### Set exercise 1
Count the lines in the records that contain the string "trunk", and give only that number.

### Selected excerpt
>> START

Turkish hikaye (Hikâye) is a narrative genre, which is a mixture of prose and poetry. Prose, the dominant part is narrated by an ashik and is interspersed with poems sung by the same artist to the accompaniment of saz.

Hikaye is an Arabic word that means "tale". In modern Turkish this word refers to the tales of ashiks and can be translated as "folk romance". The hikâye revolves around the amorous exploits of an ashik. The ashik's separation from his love interest throughout the main narrative does not result from his beloved's coy or cruel volition but rather from external circumstances such as meddlesome parents and rivals. Hikayeh is akin to the, more general, genre known in the Central Asia as Dastan. Indeed, in Azerbaijani language the word "dastan" is literally equivalent to hikaye, and its Turkish cognate "destan" is also used to refer to this genre.

>> END

[Recorded data]
>> START

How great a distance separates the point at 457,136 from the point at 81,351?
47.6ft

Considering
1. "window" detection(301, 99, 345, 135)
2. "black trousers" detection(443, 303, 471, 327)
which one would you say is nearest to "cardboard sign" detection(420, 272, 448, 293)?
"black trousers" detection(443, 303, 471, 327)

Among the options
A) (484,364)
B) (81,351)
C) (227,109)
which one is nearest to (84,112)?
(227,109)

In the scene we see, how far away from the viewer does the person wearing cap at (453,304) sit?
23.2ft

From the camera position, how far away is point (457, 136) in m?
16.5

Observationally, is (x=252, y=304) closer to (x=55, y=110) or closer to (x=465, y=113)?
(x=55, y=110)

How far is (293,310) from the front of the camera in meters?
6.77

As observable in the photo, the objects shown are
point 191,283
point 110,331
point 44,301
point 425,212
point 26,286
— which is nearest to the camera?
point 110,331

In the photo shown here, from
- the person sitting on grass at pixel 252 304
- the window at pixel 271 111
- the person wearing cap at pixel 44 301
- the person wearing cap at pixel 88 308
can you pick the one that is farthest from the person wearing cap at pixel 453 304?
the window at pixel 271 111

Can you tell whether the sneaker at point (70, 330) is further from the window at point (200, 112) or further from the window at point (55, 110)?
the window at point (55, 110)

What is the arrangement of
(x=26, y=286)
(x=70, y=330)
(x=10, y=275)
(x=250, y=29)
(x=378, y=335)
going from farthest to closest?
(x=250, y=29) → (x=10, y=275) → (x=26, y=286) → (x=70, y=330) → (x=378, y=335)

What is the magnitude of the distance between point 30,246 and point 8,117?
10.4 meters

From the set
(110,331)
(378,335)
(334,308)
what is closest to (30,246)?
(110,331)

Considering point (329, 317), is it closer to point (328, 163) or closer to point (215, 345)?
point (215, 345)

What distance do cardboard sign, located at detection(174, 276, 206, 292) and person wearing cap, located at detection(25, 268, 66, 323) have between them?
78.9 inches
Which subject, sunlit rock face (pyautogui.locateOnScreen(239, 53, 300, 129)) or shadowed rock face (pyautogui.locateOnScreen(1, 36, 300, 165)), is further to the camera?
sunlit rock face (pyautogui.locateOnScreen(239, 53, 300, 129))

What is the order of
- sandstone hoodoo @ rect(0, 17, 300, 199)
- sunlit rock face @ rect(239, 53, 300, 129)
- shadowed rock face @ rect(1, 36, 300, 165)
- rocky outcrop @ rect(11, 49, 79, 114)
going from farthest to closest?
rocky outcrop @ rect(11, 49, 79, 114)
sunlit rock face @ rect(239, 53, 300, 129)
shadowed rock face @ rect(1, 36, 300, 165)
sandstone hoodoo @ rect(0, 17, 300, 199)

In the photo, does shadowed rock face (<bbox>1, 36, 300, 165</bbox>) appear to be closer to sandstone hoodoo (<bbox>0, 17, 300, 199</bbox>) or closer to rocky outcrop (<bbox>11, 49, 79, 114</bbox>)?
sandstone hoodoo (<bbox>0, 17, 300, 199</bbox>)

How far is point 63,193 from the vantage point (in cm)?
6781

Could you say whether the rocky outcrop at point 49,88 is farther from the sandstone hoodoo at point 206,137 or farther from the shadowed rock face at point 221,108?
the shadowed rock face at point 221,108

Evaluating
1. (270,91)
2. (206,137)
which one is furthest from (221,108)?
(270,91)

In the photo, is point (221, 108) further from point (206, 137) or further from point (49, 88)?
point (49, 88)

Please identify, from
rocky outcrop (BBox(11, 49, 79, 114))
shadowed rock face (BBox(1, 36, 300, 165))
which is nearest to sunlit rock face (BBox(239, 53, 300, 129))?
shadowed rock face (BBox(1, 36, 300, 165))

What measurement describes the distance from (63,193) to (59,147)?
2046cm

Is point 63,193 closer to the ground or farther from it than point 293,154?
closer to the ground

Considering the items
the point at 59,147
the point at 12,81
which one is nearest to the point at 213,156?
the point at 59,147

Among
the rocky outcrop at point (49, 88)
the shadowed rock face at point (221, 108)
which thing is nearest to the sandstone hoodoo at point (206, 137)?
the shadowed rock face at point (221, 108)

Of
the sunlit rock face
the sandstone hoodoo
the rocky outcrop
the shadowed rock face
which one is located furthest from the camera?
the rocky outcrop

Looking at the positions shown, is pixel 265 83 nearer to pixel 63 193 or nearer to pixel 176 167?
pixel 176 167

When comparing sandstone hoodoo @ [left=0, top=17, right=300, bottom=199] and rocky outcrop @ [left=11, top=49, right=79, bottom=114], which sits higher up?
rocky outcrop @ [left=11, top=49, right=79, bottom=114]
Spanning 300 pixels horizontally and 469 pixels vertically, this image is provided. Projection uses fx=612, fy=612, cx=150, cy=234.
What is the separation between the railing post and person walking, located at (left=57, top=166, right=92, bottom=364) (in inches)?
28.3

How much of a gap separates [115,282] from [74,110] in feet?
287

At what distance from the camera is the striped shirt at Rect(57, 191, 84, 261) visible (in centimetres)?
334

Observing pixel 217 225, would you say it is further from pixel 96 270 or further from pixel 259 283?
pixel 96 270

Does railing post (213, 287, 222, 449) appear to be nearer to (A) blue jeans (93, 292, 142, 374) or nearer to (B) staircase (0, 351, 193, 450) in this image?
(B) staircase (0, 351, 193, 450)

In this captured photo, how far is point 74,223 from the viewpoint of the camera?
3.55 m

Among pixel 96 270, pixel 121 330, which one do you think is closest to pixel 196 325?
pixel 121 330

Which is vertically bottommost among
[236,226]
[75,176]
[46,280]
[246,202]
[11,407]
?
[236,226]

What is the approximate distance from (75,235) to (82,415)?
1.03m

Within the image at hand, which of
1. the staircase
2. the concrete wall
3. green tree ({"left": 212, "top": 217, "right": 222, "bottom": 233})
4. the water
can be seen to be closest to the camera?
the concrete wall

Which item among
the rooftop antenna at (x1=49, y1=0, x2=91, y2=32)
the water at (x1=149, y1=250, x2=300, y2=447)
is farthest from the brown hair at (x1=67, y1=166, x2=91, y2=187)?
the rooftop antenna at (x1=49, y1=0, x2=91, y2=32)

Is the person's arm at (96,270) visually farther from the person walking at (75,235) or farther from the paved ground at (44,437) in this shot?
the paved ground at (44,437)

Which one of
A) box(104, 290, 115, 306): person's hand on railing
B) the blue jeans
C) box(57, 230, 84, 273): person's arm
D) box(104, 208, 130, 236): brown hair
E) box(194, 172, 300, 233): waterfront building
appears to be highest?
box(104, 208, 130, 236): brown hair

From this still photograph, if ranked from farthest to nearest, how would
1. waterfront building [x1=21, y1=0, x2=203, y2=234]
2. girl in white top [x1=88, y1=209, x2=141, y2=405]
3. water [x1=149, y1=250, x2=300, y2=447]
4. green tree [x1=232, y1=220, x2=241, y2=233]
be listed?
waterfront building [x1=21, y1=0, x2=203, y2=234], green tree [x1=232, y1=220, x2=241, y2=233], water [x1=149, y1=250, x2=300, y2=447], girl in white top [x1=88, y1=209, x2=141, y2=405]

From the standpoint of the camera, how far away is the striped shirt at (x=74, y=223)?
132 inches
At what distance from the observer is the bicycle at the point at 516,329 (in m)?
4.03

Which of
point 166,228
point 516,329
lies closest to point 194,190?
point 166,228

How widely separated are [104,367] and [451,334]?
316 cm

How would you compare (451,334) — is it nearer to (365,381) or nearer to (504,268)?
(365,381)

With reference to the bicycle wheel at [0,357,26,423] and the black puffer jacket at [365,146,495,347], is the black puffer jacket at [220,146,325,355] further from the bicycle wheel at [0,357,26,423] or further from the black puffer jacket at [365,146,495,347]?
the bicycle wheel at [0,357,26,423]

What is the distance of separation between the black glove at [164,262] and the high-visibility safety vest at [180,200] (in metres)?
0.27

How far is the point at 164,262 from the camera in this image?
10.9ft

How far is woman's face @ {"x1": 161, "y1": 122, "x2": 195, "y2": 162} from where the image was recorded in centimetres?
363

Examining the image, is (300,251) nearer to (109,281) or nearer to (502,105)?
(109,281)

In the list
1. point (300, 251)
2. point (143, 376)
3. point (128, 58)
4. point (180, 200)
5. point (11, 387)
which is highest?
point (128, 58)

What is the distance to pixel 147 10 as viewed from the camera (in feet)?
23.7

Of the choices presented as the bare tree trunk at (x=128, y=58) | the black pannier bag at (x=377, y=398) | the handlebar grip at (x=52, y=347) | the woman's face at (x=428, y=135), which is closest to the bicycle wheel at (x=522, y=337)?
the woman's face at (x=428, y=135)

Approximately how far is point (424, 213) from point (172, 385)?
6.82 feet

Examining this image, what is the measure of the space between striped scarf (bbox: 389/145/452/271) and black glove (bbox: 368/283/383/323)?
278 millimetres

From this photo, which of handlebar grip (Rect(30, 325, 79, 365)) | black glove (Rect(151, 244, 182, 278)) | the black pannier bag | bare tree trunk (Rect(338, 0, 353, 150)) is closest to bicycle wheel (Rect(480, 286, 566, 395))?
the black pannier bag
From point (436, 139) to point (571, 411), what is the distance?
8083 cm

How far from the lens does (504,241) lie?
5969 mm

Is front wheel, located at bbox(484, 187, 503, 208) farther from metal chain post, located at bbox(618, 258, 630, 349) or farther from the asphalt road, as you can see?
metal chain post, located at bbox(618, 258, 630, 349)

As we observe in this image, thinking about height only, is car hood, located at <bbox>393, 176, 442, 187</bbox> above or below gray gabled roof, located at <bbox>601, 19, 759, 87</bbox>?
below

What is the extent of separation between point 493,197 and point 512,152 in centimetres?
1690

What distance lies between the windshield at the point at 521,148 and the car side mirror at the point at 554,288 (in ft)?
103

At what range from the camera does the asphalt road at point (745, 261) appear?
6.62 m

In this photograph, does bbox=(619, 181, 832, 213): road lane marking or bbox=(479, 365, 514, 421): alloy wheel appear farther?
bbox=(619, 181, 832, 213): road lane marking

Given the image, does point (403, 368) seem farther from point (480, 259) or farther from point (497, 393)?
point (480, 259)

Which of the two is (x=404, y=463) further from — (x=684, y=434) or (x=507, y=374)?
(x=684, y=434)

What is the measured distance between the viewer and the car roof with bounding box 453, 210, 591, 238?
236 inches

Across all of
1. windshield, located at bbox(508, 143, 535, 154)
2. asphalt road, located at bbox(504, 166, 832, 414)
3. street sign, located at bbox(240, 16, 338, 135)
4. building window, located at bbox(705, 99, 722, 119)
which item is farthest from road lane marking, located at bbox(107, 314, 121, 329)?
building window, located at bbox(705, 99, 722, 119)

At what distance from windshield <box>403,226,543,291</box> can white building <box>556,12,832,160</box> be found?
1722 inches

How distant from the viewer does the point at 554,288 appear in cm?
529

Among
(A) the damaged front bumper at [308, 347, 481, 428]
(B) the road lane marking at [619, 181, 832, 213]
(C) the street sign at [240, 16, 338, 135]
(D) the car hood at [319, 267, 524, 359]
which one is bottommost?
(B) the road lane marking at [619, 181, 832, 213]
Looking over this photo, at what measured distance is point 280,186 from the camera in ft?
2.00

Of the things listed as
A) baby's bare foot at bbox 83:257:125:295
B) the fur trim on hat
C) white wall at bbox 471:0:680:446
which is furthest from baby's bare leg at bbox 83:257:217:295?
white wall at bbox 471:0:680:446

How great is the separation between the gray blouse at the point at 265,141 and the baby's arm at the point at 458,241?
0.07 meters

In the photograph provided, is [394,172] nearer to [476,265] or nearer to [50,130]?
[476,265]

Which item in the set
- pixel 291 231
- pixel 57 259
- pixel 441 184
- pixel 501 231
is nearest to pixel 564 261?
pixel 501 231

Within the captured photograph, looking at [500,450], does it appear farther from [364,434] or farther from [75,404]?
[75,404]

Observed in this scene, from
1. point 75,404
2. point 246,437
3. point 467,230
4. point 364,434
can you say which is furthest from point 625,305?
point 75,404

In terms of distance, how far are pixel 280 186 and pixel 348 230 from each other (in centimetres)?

>> END

### Set exercise 2
Copy the passage on Turkish hikaye, beginning at the words "Turkish hikaye (Hikâye)" and stopping after "to this genre.", and switch "saz" to "lute".

### Worked answer 1
2

### Worked answer 2
Turkish hikaye (Hikâye) is a narrative genre, which is a mixture of prose and poetry. Prose, the dominant part is narrated by an ashik and is interspersed with poems sung by the same artist to the accompaniment of lute.

Hikaye is an Arabic word that means "tale". In modern Turkish this word refers to the tales of ashiks and can be translated as "folk romance". The hikâye revolves around the amorous exploits of an ashik. The ashik's separation from his love interest throughout the main narrative does not result from his beloved's coy or cruel volition but rather from external circumstances such as meddlesome parents and rivals. Hikayeh is akin to the, more general, genre known in the Central Asia as Dastan. Indeed, in Azerbaijani language the word "dastan" is literally equivalent to hikaye, and its Turkish cognate "destan" is also used to refer to this genre.